Yet another betting shop has recently opened in Wood Green.
A little history at this point: In the late spring/early summer of last year, a sign went up in the window of the prominent building that used to house Burger King at the corner of the High Road and Turnpike Lane announcing that an application for a gambling license had been made for a shop called Betfred. While it was mentioned that representation could be sent to appeal against the granting of the license, no information as to how to obtain the forms was give. I spent some time therefore locating the forms on the maze that is Haringey Council’s website and upon answering the questions asked, attached a lengthy compilation of articles written about the proliferation of betting shops, the social impact of such proliferation, the affect it has on crime, and the fact that it targets and
Curiously enough, the work being done to the interior of the property came to a halt. More than a year went by without any sign of life. The adjoining shop, also once a part of the old Burger King, opened up as a Costa coffee shop, but any sign of Betfred could not to be seen. The A4 paper taped to the window remained to tell people that an application for a gambling license had been made, and that representation should be sent in by a certain time. While in the current economy a building sitting empty for a lengthy period of time does not seem like a good thing, I found it preferable to yet another outlet that would exploit the poor, feed the addicted, and attract drug dealing, skunk smoking, passers-by harassing gangs of youths to loiter in such close proximity to the Turnpike Lane Underground Station and Wood Green’s nicest coffee shop.
While the shop at Turnpike Lane sat empty, other developments were taking place in the campaign against betting shops. A Scrutiny Review was held on the 10 November, 2011, at 3:00 and lasting into the evening to discuss the clustering of betting shops in Haringey. The result was to further discussion, but has as of yet had zero impact on the action taken by council leaders. As great as it may be to see Haringey Council finally making this a topic of discussion, the whole affair was marred by the inefficiency and lack of professionalism that people have come to expect from our local government. A few examples:
Leaving these administrative issues, and looking at the report itself… The cover features a map of betting shops in Haringey. The number of such shops in reality far exceeds those pinpointed on the map. Several on Wood Green High Road and in the Wood Green area were visibly missing. To be blunt, its accuracy better reflects something a primary school student might put together from memory, not an important document with great implications issued by a governing body. The content beyond this map does not look quite like half a years worth of work, either. The conclusions the panel reached in the mere 11 pages were those residents reached some time ago.

• _EXCERPTED RECORDS_:
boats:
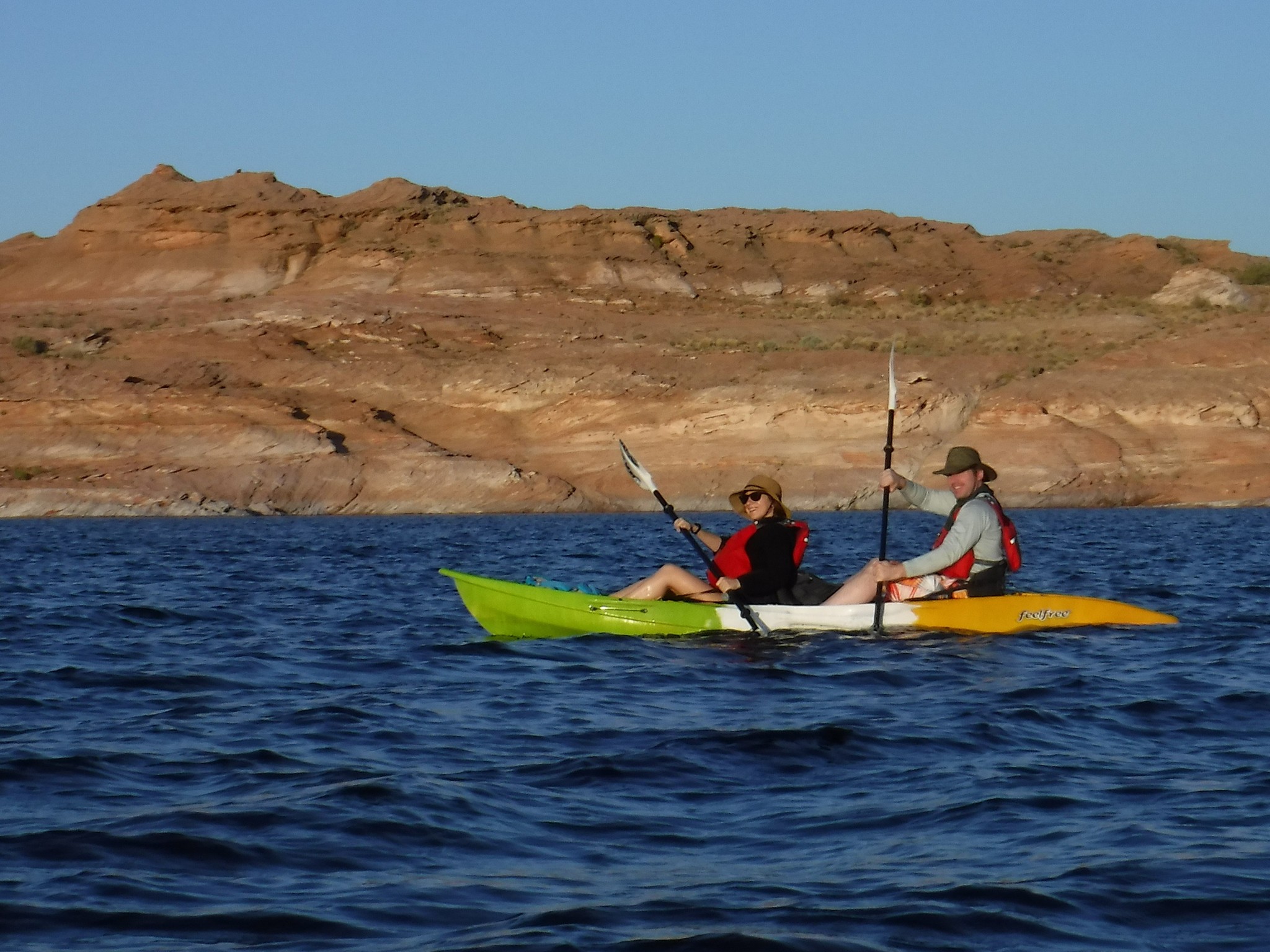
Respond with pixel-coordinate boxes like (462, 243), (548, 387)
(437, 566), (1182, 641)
---
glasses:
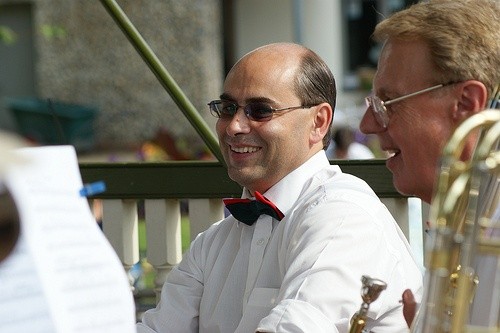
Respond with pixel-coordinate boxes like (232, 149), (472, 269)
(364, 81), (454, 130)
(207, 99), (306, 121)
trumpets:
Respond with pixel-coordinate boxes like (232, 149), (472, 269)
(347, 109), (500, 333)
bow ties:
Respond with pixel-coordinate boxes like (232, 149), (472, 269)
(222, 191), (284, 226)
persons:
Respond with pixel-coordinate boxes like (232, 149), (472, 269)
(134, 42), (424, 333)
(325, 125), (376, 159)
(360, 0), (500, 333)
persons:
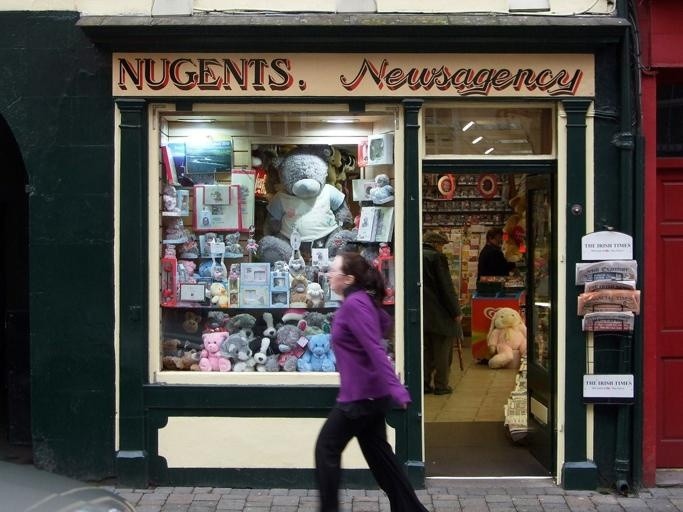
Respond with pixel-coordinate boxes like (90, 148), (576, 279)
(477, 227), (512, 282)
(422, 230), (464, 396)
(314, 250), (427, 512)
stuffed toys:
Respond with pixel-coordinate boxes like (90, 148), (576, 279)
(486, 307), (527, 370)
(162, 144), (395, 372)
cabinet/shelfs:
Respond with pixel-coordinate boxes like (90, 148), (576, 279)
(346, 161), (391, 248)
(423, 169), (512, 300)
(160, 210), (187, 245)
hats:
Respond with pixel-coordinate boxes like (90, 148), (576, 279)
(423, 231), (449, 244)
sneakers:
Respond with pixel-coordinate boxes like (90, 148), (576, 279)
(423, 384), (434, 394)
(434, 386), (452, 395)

• _WHAT YOU NEED TO DO_: Resume the article on betting shops in Wood Green, continuing on from its final sentence.

• _RESULT_:
Despite the blunderings of the Council, I was hopeful that the betting shop debate had impeded Betfred’s progress. The conversation was also in the newspapers again, with David Lammy in one article rightly scoffing at the ridiculous claims made by Bookmakers that they are a positive contribution to an area’s culture and diversity. Unfortunately his campaign after the election of the Coalition government seemed to take on a more partisan flavour. This could have been in reaction to partisanship on the side of the Coalition. It is also true, though, that the increased emphasis on members of the Labour party backing Lammy’s campaign alienated supporters from the Coalition parties. On 17 May, Lammy, in his words, ‘tabled an amendment to the Localism Bill in order to give communities the power they needed to manage the number and location of bookmakers. The amendment sought to change the planning category of betting shops so that they are no longer classed alongside banks and building societies and are placed in a class of their own, just like Casinos and Gaming Arcades.’ The result? A reversal of roles between parties that would historically have been for and against such an amendment. 221 MPs from Labour, the Greens, SDLP, DUP and Plaid Cymru supported the amendment. 315 Liberal Democrat and Conservative MPs defeated it. In the ranks of this latter group were those who had previously been vocal in their support of Lammy’s campaign. Any emphasis he was beginning to place, then, on party rather than policy was surely a mistake. No mention, of course, was ever made of the fact that it was Labour who introduced the current Gambling Act, supported at the time by Lammy himself. I have not received correspondence from the office of David Lammy, MP, since May 18 of this year.
Oh…Did I say something about a new betting shop opening? Indeed. Finally, well more than a year after it applied for a license, there is a shiny new Betfred that stands to greet all visitors exiting Turnpike Lane Underground Station. The other night, I didn’t have to walk out of the station to smell the illegal substances hanging from the patrons’ mouths. I smelled them coming up the escalator. The harassing and, for many, intimidating voices of the noisy clients standing outside the shop reverberated through the underground passageway. The offer of ‘skunk’for sale was that much quicker, and with the whole package of addiction, debt, and poverty brought by the gambling establishments, the decline of our area will be that much swifter.
In September, in the window of what was for a while Café Latino, a piece of familiar A4 went up, after the deadline for representation. Another group has applied to open a gambling establishment on Wood Green High Road, this time opening up directly on to the Wood Green Shopping City Bus Stop. What will it take to learn? When will our leaders listen? So yesterday, Shadow Culture Secretary Harriet Harman accused bookmakers of “predatory profiteering” in an Evening Standard article. She’s right. But what are she and the rest of the people at Westminster, regardless of party, going to do about it?
Ryan King is a committee member of the Parkside Malvern Residents Association and is the Neighbourhood Watch Coordinator for the Sunrise Neighbourhood Watch. He is a third year student at Highland Theological College of the University of the Highlands and Islands and serves as the assistant pastor of Grace Baptist Church (Wood Green).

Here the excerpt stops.